======== ITEMS ========
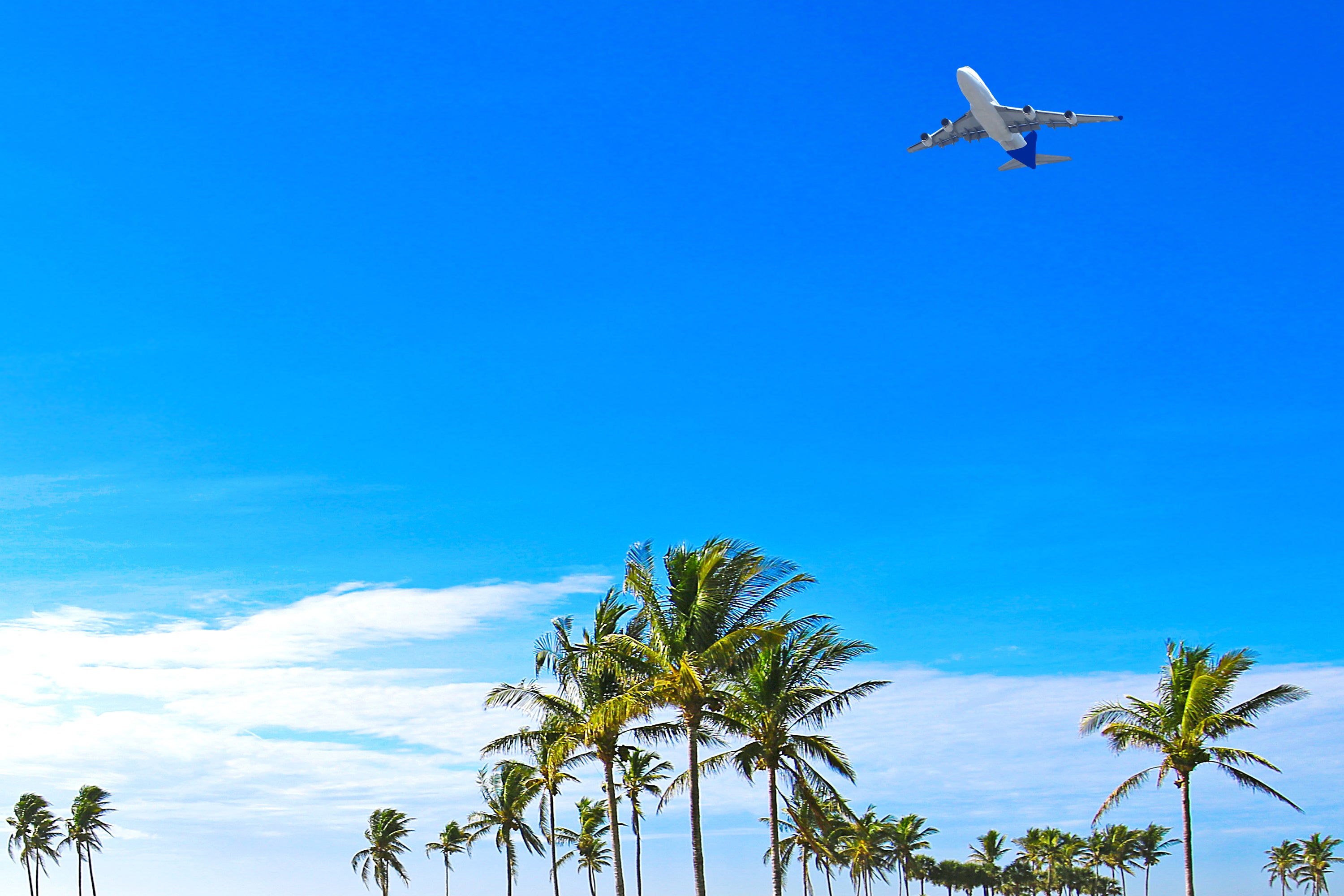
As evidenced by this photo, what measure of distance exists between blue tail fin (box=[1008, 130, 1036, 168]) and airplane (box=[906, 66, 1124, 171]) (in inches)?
0.8

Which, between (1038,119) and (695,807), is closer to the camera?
(695,807)

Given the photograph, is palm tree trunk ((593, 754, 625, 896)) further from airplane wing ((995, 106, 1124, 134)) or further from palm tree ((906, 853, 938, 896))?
palm tree ((906, 853, 938, 896))

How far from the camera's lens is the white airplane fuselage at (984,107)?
54.4 meters

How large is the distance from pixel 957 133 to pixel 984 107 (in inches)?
131

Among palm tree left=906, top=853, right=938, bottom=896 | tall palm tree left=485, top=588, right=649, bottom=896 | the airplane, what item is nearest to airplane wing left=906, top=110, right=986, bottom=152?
the airplane

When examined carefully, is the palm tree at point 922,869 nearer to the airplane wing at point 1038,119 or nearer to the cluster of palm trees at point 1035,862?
the cluster of palm trees at point 1035,862

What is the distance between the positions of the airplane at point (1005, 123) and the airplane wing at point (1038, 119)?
2cm

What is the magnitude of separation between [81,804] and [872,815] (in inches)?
2651

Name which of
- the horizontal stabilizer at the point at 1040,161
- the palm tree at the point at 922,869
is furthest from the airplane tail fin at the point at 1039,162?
the palm tree at the point at 922,869

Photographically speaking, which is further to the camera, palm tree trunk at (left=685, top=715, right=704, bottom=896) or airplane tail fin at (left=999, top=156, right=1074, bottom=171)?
airplane tail fin at (left=999, top=156, right=1074, bottom=171)

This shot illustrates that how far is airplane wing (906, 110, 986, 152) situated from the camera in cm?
5675

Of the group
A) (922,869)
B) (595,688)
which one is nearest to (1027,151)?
(595,688)

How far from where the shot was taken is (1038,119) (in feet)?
========
GOAL: Rewrite every line from the one containing "When examined carefully, is" through the end of the data, inclusive, as a numbered list, omitting blank lines.

TASK RESPONSE:
1. When examined carefully, is the palm tree at point 922,869 nearer to the airplane wing at point 1038,119 or nearer to the cluster of palm trees at point 1035,862?
2. the cluster of palm trees at point 1035,862
3. What is the distance between the positions of the airplane at point (1005, 123) and the airplane wing at point (1038, 119)?
4. 2cm
5. What is the magnitude of separation between [81,804] and [872,815] (in inches)?
6. 2651
7. Name which of
8. - the horizontal stabilizer at the point at 1040,161
9. - the palm tree at the point at 922,869
10. is furthest from the airplane tail fin at the point at 1039,162?
11. the palm tree at the point at 922,869
12. Photographically speaking, which is further to the camera, palm tree trunk at (left=685, top=715, right=704, bottom=896) or airplane tail fin at (left=999, top=156, right=1074, bottom=171)?
13. airplane tail fin at (left=999, top=156, right=1074, bottom=171)
14. This shot illustrates that how far is airplane wing (906, 110, 986, 152) situated from the camera in cm?
15. 5675
16. Of the group
17. A) (922,869)
18. B) (595,688)
19. which one is nearest to (1027,151)?
20. (595,688)
21. How far from where the shot was taken is (1038,119) (in feet)?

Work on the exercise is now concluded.